In the prologue, we learn that twenty years before the novel begins there is a violent death involving a group of teenaged pupils of Potters Field private school.
The story begins when Max Wolfe, Detective Constable, is called to a crime scene – a banker has been murdered in an especially effective, brutally unique, method. A second victim of the same modus operandi is found a few days later – a homeless junkie. It seems the only common element is the killing method.
The banker’s office and the junkie’s mother’s mantel both have a similar photograph –seven schoolboy soldiers including the banker and the junkie, all at about age fifteen. The full seven are identified – one, James Sutcliffe, committed suicide shortly after leaving the school, and after treatment and therapy for mental health issues. They were members of the Potters Field school’s Combined Defence Force, a group of volunteers for military training and discipline.
While searching in the storage of case weaponry in the Black Museum, Max is shown a “Murder Bag” – an early CSI bag (as in the title), and later is shown a unique knife and how it is used to produce the distinctive cut to the throat of the victims.
During a visit to the school, an attempt is made to kill another of the seven – the sports master. Max heads off on a chase back through the woods, comes to a farm, and is attacked from behind, recognising the knife at his throat as the one used in the first two killings. The killer changes his mind, knocks Max down to the ground where he sees the Murder Bag, and leaves Max to recover and crawl back to the school.

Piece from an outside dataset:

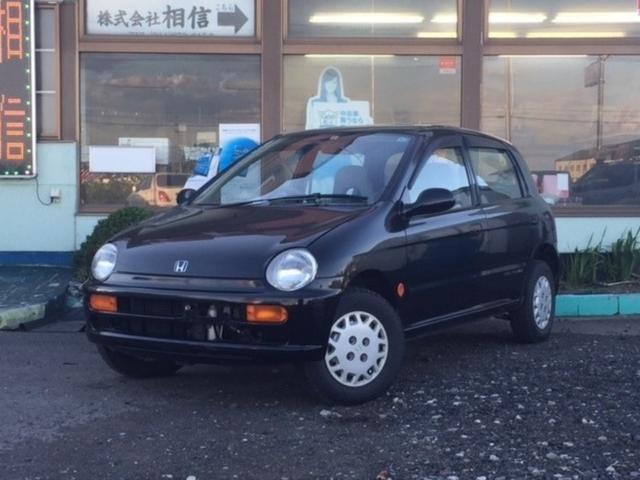 ホンダ Qi 4WD
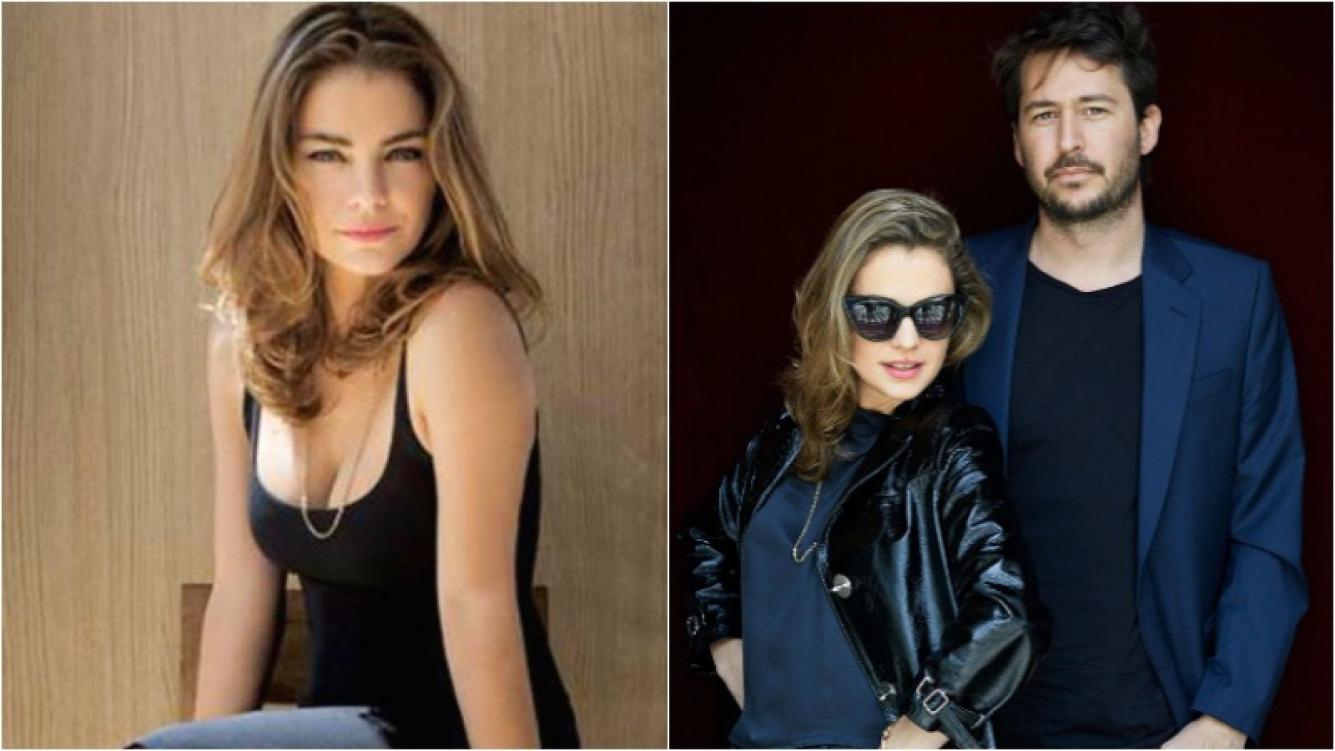 """La confesión de Dolores Fonzi acerca de si tendría una relación abierta con Santiago Mitre: """"Estoy dispuesta a todo lo que haga bien a la pareja"""""""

A social media trending personality – Bob the Butcher – has been posting messages about killing, and posts on his account, a video of Max crawling back onto the school football field. Max contacts all the remaining members of the photo of seven, trying to find information to lead him to the killer, and knowing the events are related to something that happened years ago when the seven were at school together.
When Bob the Butcher claims to be the serial killer, Max knows it is not him, and continues to investigate. One of the seven – an aspiring MP – eventually tells everything to Max. The two go to confront the Head Master, who admits to disposing of a young girl twenty years ago and where her body now is.
Mac has always been wondering why there have been no finger nor glove prints at any scene of the killings of the former school friends. Suddenly he realises who the killer is, and why.
Tony Parsons is a clever swine – in the following chapter there is a disturbing, sickening reveal, which left me cold. You probably won’t see it coming either.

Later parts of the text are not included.